Bonjour Annie, bonjour à toutes et tous,
Annie, mon intention n’est pas de vous choquer, bien au contraire, mais d’éviter que ce « deuil imposé » ne se reproduise si brutalement pour d’autres.
Mes propres recherches, longues et patientes depuis plusieurs années, m’ont conduit à constater que « L’ïlôt de La Boisselle » est déjà en quelque sorte un « ossuaire ». Il y a encore beaucoup de soldats disparus dans cette terre... Je pense bien sûr à leur famille, comme je pense à l’un de mes propres grand’oncles disparu quelquepart à Château-Thierry le 21 juillet 1918. Je ne suis pas sûre d’aimer me retrouver un jour dans la situation d’Annie... Même « disparus », ils font tous partie de la mémoire collective.
Je pense aussi à cet autre grand’oncle, enfant de La Boisselle, dont le nom figure sur le Monument aux Morts, lui-même tué en Champagne après s’être engagé volontairement en voyant son village de La Boisselle détruit que tous ces pauvres « disparus » ont essayé de défendre.
Alors, d’une façon générale, pourquoi transporter quelques ossements dans la plus grande incertitude dans un autre ossuaire, même avec une croix individualisée ??
Je voudrais donc ainsi aller jusqu’à formuler les vœux suivants :
1. que tous ces disparus, qui font partie désormais de la mémoire collective, restent dans cette terre de La Boisselle.

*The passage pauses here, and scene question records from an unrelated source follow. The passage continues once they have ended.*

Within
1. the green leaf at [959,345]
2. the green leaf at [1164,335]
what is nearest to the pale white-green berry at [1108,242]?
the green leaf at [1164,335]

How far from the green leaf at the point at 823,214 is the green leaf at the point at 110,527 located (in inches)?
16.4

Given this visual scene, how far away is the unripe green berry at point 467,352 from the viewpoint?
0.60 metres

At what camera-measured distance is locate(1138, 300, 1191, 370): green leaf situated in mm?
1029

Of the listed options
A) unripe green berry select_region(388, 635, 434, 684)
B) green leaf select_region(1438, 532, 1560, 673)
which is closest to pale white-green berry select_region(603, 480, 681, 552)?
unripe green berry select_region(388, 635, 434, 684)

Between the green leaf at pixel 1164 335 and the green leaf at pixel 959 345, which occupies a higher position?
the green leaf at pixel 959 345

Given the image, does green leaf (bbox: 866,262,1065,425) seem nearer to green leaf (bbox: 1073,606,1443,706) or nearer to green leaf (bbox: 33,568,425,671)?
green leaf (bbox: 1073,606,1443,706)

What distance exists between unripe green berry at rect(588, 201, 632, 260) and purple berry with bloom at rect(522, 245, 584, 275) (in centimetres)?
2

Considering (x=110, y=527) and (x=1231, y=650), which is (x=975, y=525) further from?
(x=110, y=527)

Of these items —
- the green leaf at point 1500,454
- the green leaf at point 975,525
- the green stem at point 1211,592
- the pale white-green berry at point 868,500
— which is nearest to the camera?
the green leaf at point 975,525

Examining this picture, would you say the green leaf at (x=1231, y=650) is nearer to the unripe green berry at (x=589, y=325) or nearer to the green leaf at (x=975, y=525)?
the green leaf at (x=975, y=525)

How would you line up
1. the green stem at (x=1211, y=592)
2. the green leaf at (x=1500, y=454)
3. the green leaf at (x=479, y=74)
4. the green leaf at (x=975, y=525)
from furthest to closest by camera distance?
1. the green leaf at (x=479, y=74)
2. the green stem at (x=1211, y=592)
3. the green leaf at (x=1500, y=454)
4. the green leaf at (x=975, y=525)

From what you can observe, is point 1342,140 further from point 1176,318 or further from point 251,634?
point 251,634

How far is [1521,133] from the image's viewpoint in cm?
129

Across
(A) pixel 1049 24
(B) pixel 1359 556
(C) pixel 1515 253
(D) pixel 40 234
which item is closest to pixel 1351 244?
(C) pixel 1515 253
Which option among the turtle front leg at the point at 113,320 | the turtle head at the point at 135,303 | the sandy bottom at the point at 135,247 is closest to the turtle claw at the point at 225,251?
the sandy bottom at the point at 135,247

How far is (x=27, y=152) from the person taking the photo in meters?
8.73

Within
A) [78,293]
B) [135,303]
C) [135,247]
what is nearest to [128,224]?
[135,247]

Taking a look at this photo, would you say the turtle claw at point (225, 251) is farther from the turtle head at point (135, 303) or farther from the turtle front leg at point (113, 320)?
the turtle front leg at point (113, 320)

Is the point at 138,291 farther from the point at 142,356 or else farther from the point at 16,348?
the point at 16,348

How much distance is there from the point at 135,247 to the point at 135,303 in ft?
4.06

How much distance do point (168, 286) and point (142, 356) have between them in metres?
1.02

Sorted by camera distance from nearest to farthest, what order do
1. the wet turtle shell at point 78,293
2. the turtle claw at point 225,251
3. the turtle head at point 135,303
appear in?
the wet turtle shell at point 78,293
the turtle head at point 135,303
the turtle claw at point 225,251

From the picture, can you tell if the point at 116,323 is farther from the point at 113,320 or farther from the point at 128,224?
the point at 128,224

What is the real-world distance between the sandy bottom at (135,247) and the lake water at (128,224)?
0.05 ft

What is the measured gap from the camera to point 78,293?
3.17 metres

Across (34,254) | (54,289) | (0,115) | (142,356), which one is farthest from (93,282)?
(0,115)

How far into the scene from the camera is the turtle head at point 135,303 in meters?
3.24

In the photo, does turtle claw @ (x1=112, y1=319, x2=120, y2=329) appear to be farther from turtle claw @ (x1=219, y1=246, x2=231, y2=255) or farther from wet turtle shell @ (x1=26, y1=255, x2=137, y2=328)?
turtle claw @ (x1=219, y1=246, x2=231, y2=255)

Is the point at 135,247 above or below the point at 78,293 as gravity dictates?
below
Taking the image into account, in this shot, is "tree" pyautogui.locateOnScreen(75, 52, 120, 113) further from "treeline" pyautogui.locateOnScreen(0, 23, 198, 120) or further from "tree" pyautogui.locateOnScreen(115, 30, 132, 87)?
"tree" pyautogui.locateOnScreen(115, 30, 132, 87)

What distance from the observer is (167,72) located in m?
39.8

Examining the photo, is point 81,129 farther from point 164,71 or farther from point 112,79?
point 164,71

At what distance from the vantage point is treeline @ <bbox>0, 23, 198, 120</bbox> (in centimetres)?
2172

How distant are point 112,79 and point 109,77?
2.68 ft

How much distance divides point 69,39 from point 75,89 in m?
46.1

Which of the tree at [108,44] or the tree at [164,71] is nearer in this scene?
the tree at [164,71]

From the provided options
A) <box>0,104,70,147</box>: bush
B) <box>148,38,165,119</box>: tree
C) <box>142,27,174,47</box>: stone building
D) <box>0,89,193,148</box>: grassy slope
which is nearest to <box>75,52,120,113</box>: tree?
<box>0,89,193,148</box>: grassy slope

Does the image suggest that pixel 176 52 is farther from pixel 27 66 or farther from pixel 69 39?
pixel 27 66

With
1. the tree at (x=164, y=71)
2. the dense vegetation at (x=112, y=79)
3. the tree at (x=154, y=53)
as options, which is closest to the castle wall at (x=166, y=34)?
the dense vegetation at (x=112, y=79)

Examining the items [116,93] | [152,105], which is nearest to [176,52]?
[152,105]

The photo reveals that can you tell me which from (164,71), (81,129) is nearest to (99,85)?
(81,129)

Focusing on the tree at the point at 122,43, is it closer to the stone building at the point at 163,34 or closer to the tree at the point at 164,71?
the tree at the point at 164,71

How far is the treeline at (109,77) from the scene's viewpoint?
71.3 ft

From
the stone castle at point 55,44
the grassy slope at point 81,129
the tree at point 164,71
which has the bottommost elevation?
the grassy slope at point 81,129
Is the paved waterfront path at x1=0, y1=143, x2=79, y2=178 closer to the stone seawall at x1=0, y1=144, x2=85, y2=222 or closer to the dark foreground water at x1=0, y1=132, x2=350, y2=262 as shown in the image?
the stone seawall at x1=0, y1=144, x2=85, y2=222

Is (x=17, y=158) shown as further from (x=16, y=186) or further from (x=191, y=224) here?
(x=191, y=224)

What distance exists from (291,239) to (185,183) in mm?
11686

Bien sûr, les morts ne nous appartiennent pas. Mais force est de reconnaître que ce terrain privé finit par ne plus avoir grand’chose de privé, et il serait certainement moins problématique pour les autorités d’accepter une demande de dérogation pour que cela soit ainsi, dans le respect de tous, en pensant au poème du soldat – poète Théodore Botrel, écrit à La Boisselle le 13 mai 1915, et que vous pouvez retrouver sur le blog de Sophie ici :
http://19emeri.canalblog.com/archives/c ... p10-0.html
Sophie ne m’en voudra pas d’en extraire ces quelques lignes :
… /… " tout à coup, je vis au bas d'une tranchée
Une petite croix faite avec deux roseaux
Croix sans date et sans nom timidement cachée
Comme en font les enfants sur les tombes d'oiseaux.
Qui était donc ce mort, quand tomba t'il ? Mystère
Il était de ceux là qu'on note "disparus"
Et qui, devant les yeux des remueurs de terre,
Sous le coup de leurs pics, un soir, sont reparus.
On ne dérange pas ce corps du camarade
On salue, on se signe et le travail reprend
Si bien qu'il reste encore là, sous la fusillade
Soldat jusqu'au-delà du tombeau, dans le rang.
Et devant l'humble croix, saisi d'un trouble étrange,
Je me sentis jaloux de ce mort radieux
Qui, face à l'ennemi, dans son linceul de fange,
Dormait là du grand sommeil des héros et des dieux."
Théodore BOTREL, La Boisselle , 13 mai 1915
2. D’obtenir qu’une stèle collective soit érigée sur les lieux de leurs combats plutôt que de se disperser sans cesse dans des cérémonies individuelles qui ne vont pas manquer et qui perturbent tout le monde. Cette stèle pourrait porter les noms des quelques centaines de disparus (que j’ai pu identifier pour un grand nombre. Le soldat François Marie BIDEAU en faisait partie.) Si la liste semble trop longue à certains, un texte collectif pourrait la remplacer, pour lequel j’ai aussi une petite idée.
Il me semble que le soldat François Marie Bideau est resté trop longtemps « disparu » pour quitter ce statut si brutalement en quelque sorte, et ne pas être le « représentant » symbolique de tous ces « disparus » au pied de la stèle.
Mais malheureusement, je ne suis pas « une personnalité » … Je ne vais pas aux réunions. Je ne suis pas comprise, et n’ai pas les moyens d’être entendue. Je souhaite donc bon courage à Annie et sa famille. Par respect pour elles, je m’abstiendrai volontairement de participer physiquement à toute cérémonie individuelle, personnelle et familiale. Ceci ne veut pas dire que je n’accompagne pas la famille par la pensée.